EXERCISE:
From the records below, transcribe exactly the lines that begin at the line with "New Zealand, site EFH_HCAMD04, 2019-10-26" and end at the line with "class: Aves", both included.

GIVEN DATA Start Marker

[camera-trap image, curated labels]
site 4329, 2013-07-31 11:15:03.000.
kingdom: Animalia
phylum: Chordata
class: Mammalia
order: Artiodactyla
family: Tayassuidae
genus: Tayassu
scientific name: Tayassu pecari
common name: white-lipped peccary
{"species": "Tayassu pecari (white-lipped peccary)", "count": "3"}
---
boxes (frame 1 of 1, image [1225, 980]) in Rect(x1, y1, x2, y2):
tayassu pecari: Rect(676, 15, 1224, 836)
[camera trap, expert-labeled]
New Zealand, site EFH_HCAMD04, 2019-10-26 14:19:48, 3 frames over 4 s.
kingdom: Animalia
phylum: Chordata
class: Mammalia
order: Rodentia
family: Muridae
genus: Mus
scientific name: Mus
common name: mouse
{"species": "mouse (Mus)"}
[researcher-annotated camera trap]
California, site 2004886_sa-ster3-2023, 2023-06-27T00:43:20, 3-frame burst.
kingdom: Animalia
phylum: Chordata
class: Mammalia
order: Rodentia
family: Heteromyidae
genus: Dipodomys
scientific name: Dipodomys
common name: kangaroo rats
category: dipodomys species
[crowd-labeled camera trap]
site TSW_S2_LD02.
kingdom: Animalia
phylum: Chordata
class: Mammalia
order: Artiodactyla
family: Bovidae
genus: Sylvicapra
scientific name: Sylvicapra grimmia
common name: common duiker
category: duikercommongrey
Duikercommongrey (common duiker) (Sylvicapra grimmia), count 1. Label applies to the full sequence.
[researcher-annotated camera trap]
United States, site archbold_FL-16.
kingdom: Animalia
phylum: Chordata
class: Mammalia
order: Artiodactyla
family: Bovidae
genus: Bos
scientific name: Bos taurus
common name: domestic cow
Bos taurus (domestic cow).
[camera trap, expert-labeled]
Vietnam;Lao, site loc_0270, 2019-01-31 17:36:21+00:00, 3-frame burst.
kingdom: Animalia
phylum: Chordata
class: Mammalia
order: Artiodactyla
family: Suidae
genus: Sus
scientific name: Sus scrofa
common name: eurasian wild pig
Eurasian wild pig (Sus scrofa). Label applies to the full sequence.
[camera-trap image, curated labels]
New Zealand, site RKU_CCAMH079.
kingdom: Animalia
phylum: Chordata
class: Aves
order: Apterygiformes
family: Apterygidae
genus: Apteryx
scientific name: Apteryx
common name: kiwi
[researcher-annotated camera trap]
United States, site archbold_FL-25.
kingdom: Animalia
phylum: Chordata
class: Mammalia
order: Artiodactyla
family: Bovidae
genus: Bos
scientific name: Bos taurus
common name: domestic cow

GIVEN DATA End Marker

RESULT FOR THIS EXERCISE:
New Zealand, site EFH_HCAMD04, 2019-10-26 14:19:48, 3 frames over 4 s.
kingdom: Animalia
phylum: Chordata
class: Mammalia
order: Rodentia
family: Muridae
genus: Mus
scientific name: Mus
common name: mouse
{"species": "mouse (Mus)"}
[researcher-annotated camera trap]
California, site 2004886_sa-ster3-2023, 2023-06-27T00:43:20, 3-frame burst.
kingdom: Animalia
phylum: Chordata
class: Mammalia
order: Rodentia
family: Heteromyidae
genus: Dipodomys
scientific name: Dipodomys
common name: kangaroo rats
category: dipodomys species
[crowd-labeled camera trap]
site TSW_S2_LD02.
kingdom: Animalia
phylum: Chordata
class: Mammalia
order: Artiodactyla
family: Bovidae
genus: Sylvicapra
scientific name: Sylvicapra grimmia
common name: common duiker
category: duikercommongrey
Duikercommongrey (common duiker) (Sylvicapra grimmia), count 1. Label applies to the full sequence.
[researcher-annotated camera trap]
United States, site archbold_FL-16.
kingdom: Animalia
phylum: Chordata
class: Mammalia
order: Artiodactyla
family: Bovidae
genus: Bos
scientific name: Bos taurus
common name: domestic cow
Bos taurus (domestic cow).
[camera trap, expert-labeled]
Vietnam;Lao, site loc_0270, 2019-01-31 17:36:21+00:00, 3-frame burst.
kingdom: Animalia
phylum: Chordata
class: Mammalia
order: Artiodactyla
family: Suidae
genus: Sus
scientific name: Sus scrofa
common name: eurasian wild pig
Eurasian wild pig (Sus scrofa). Label applies to the full sequence.
[camera-trap image, curated labels]
New Zealand, site RKU_CCAMH079.
kingdom: Animalia
phylum: Chordata
class: Aves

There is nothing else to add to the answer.